Raskolnikov & Neith
Neith Neith
If we could model the probability that a person will commit a crime under extreme pressure, would that change how we think about moral responsibility, or does the math always break when free will enters the equation?
Raskolnikov Raskolnikov
If we could pin down a number for how likely someone is to act when the pressure mounts, it would still feel as if we were chasing shadows. Even the cleanest equations will feel hollow when we try to slot them into the messy human soul. Moral responsibility, in my view, is not a calculation; it’s a weight that rests on the conscience, whether or not the maths could ever capture that burden.

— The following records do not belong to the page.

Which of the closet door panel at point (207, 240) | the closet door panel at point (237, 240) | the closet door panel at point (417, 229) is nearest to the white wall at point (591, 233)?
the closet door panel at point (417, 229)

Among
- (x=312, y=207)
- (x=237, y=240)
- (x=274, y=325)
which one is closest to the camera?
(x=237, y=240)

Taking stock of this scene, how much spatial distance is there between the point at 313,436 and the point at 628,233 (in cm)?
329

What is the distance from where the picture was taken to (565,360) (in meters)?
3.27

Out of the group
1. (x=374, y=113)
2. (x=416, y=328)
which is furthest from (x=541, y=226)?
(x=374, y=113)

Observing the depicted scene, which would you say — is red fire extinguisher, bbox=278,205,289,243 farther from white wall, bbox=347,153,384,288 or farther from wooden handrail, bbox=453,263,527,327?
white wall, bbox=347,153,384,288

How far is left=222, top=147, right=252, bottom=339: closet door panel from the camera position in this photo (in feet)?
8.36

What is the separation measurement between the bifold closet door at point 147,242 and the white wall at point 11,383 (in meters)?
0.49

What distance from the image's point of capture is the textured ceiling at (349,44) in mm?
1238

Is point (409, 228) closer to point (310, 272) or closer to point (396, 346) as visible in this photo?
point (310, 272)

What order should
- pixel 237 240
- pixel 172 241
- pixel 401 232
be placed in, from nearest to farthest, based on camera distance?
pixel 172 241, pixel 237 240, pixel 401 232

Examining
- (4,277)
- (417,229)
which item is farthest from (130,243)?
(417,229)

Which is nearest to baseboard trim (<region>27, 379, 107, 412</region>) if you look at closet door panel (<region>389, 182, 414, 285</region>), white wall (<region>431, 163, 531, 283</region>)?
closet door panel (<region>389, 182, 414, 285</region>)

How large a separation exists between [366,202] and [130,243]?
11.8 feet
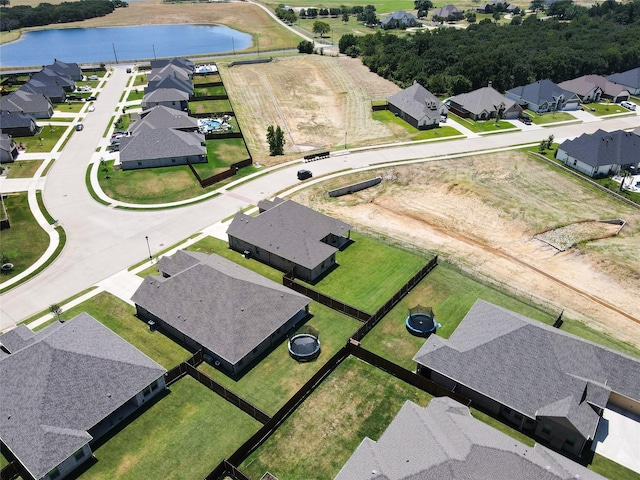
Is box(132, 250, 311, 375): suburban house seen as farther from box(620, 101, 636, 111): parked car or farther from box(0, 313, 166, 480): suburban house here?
box(620, 101, 636, 111): parked car

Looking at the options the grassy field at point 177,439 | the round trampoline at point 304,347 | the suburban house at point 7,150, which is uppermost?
the suburban house at point 7,150

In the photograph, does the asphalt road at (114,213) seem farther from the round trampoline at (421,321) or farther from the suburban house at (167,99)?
the round trampoline at (421,321)

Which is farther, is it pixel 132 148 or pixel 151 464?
pixel 132 148

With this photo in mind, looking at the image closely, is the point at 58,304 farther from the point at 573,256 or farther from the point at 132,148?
the point at 573,256

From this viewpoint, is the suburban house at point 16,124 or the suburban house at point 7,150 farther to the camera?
the suburban house at point 16,124

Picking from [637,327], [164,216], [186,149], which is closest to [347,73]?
[186,149]

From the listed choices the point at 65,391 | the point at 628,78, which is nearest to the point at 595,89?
the point at 628,78

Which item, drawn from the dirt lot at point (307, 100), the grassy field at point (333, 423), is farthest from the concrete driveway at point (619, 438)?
the dirt lot at point (307, 100)
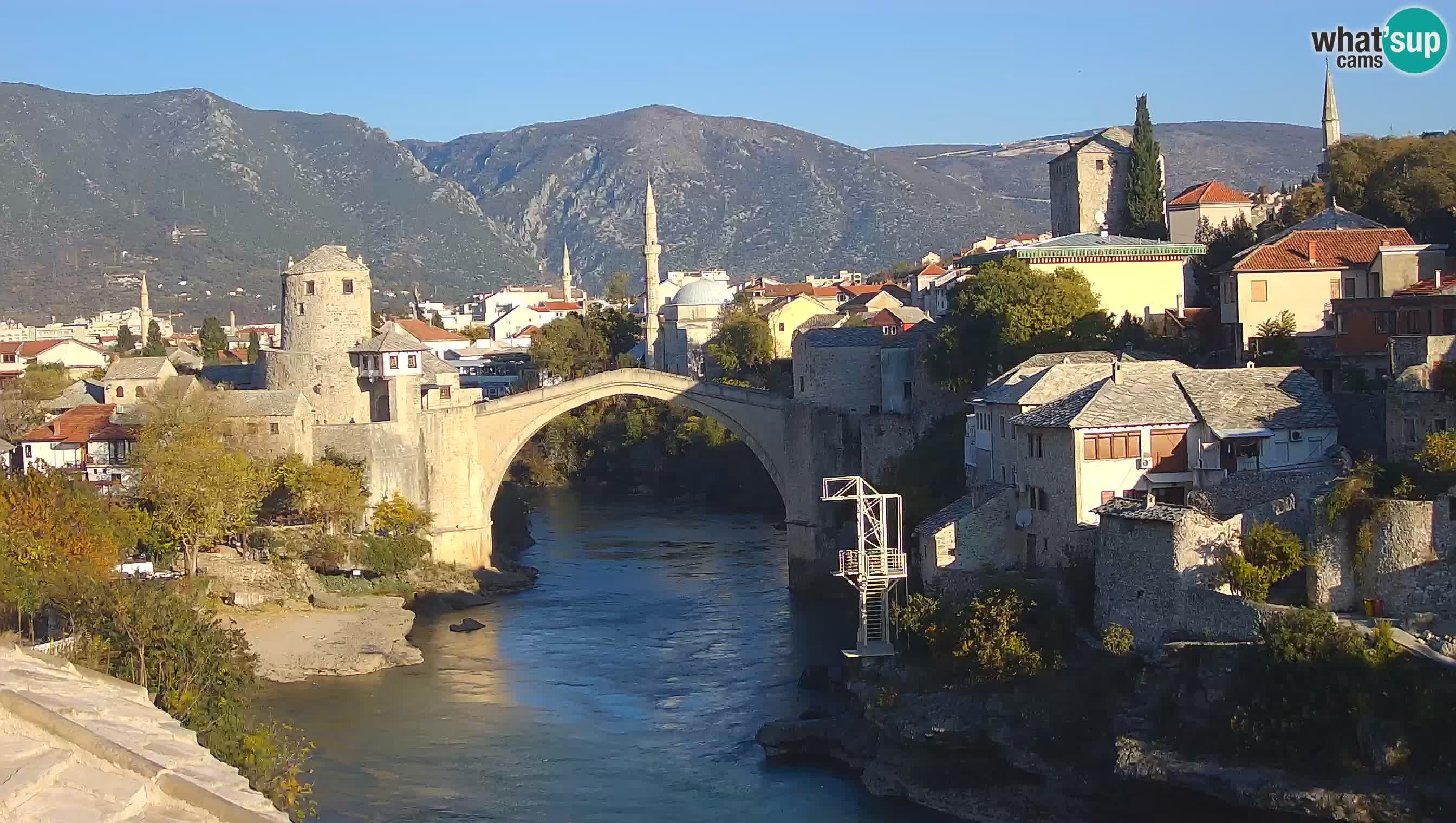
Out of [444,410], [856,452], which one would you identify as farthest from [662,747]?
[444,410]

So, the math may give us a tidy curve, but the question of why we ought to be free—or whether we are—is something that the numbers can never resolve.
Neith Neith
Nice. So, if the math can't prove anything, we just have to keep a ledger of everything that makes you feel guilty and hope the numbers eventually match. Or just ignore the soul entirely and call it statistical noise. Either way, your conscience gets the credit.
Raskolnikov Raskolnikov
It’s funny how we keep hoping the numbers will catch up, but in the end the ledger we keep in our heads is what matters. The conscience, even if invisible, always records the weight we can’t fit into any equation.
Neith Neith
Yeah, just add a blank column for the invisible weight, keep it neat, and call it a mystery.
Raskolnikov Raskolnikov
Yes, a blank column for the invisible weight, but it’s never tidy. It drifts, it leaks, it insists you look at it, not just ignore it.
Neith Neith
If it drifts, treat it as an outlier and file it under 'mysterious anomalies'. Then you can keep your ledger looking clean.
Raskolnikov Raskolnikov
You think the ledger can hide the weight, but the weight never stays hidden, it follows you even when you call it an outlier. The clean columns only remind us how much the mind struggles to fit the unmeasurable into a tidy frame.
Neith Neith
So you keep trying to fit a ghost in a spreadsheet. Just add a note: 'Ghost detected' and let the rest of the columns do their math.